_TASKS FOR THIS EXERCISE_
A – From the article below on false hopes, the media and lies, extract verbatim the part that opens with the words containing "In truth, you" and closes with "this modern age.".
B – In the article below on false hopes, the media and lies, condense the paragraph beginning "But that’s OK so long as you approach the information correctly" into a brief list that keeps its main points.

Subscriber’s Secret Article 2

False Hopes, The Media & Lies

One of the great things about living in this modern age is the abundance of readily available information. If you are looking to make a change to your physique, there are plentiful magazines, books, TV shows, DVDs, websites and no end of gurus out there who want to tell you the best route to success.

However, it does seem to be a double edged sword.

There is so much information available and from so many sources, all saying different things, how do you know what or who to believe?

In truth, you don’t really. Especially if the information is given without conclusive proof to back up its claims.

But that’s OK so long as you approach the information correctly. Never take anything as gospel, just take the information, analyse it for yourself, see if it makes sense and if possible check out the claims from alternative sources. Preferably a source that you have already found to be trustworthy and well informed.

The thing is that information should really be just that, educating, factual based information. The problem is, facts don’t sell. Dreams sell. The unique sells. Quirky sells. And that’s where things get irritating in this modern age.

A magazine isn’t going to sell many copies if the big feature is telling you that you need to get enough sleep and drink plenty of water to stay healthy. That’s not new, it’s not exciting and there aren’t going to be any before and after pictures of someone who lost 20lbs in 3 days by drinking an extra 500ml of water each day before getting an extra 30mins sleep.

[Contour annotation records]
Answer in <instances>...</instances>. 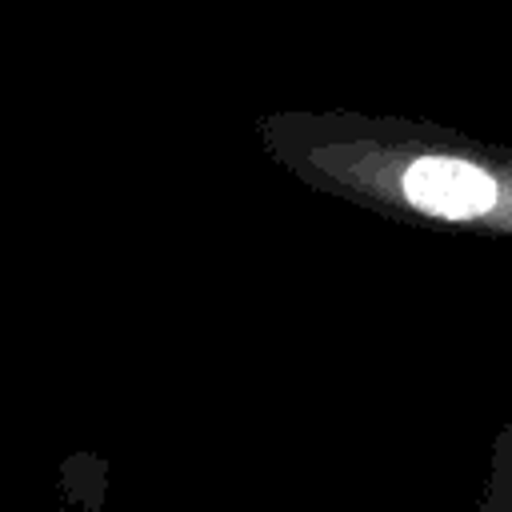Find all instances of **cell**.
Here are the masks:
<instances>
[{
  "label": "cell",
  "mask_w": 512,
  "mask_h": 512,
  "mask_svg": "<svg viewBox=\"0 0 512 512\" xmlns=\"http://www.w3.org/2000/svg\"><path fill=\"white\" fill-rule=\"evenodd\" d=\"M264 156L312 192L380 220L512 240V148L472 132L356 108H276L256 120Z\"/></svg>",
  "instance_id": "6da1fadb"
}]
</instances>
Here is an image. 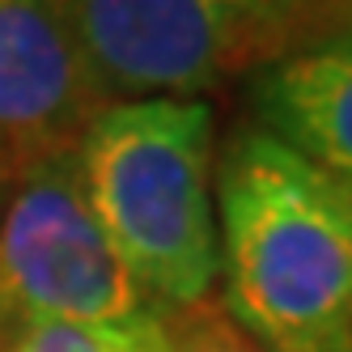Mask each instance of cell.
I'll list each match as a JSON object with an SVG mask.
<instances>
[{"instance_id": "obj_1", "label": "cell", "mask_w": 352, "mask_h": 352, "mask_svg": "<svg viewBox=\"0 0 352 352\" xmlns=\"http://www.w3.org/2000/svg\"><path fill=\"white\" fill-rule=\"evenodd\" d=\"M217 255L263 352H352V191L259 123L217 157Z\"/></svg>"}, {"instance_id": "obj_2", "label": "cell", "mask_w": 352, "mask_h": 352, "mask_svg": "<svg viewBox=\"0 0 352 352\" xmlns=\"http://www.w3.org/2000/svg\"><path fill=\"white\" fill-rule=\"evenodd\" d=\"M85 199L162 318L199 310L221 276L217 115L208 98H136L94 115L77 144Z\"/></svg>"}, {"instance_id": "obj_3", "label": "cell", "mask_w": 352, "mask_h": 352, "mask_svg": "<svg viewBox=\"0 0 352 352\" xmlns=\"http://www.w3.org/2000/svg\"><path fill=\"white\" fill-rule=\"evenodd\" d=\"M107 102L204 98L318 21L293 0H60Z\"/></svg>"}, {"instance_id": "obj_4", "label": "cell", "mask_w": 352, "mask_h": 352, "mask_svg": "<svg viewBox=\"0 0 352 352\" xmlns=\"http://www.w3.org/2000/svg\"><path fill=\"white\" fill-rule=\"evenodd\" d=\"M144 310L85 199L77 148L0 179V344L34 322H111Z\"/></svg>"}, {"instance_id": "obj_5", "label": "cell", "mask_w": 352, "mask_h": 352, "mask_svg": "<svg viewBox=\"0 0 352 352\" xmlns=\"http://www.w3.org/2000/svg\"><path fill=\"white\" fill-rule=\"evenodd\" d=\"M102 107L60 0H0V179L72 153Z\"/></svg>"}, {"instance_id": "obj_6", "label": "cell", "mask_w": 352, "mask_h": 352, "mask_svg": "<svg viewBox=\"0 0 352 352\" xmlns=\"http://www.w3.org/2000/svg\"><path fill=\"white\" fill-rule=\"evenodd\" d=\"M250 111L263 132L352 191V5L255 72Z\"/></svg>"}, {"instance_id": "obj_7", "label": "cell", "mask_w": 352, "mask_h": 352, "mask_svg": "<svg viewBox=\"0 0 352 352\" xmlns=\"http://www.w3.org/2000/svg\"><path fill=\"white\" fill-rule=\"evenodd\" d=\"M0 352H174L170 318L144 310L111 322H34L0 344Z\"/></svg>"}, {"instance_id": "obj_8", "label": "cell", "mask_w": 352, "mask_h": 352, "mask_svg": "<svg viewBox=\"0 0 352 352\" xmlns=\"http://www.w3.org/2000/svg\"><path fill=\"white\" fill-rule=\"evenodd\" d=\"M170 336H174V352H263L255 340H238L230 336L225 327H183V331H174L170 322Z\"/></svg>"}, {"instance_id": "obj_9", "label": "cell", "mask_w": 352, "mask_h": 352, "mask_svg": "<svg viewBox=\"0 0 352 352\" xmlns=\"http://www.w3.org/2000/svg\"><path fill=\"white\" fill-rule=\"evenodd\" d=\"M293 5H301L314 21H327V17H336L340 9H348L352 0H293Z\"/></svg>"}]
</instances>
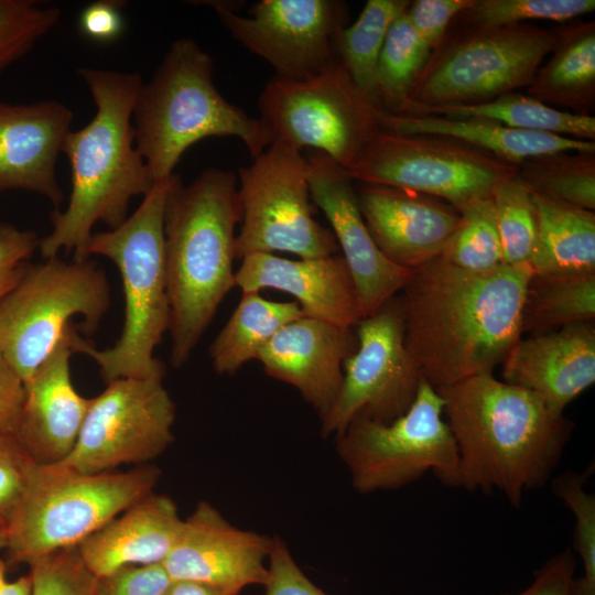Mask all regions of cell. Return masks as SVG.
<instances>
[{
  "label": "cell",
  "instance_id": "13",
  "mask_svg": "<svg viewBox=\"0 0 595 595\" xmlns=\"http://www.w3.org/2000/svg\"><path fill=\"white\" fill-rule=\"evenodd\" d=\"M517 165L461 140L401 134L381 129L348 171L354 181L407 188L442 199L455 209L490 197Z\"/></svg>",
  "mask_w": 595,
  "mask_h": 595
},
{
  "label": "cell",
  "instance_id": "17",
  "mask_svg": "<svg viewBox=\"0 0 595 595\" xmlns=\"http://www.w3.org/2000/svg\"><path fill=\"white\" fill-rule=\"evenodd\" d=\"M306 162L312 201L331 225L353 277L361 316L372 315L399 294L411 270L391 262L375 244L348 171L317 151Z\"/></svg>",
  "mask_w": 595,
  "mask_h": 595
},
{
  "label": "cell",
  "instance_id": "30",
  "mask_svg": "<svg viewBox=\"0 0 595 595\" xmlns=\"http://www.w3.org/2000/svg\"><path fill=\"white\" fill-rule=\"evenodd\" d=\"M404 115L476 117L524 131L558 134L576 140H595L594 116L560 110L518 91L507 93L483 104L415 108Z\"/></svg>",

_EXPECTED OUTPUTS_
A –
In truth, you don’t really. Especially if the information is given without conclusive proof to back up its claims.

But that’s OK so long as you approach the information correctly. Never take anything as gospel, just take the information, analyse it for yourself, see if it makes sense and if possible check out the claims from alternative sources. Preferably a source that you have already found to be trustworthy and well informed.

The thing is that information should really be just that, educating, factual based information. The problem is, facts don’t sell. Dreams sell. The unique sells. Quirky sells. And that’s where things get irritating in this modern age.

B –
Approaching the information correctly:
- Never take anything as gospel.
- Analyze the information yourself and see whether it makes sense.
- Where possible, check the claims against alternative sources, preferably ones already found to be trustworthy and well informed.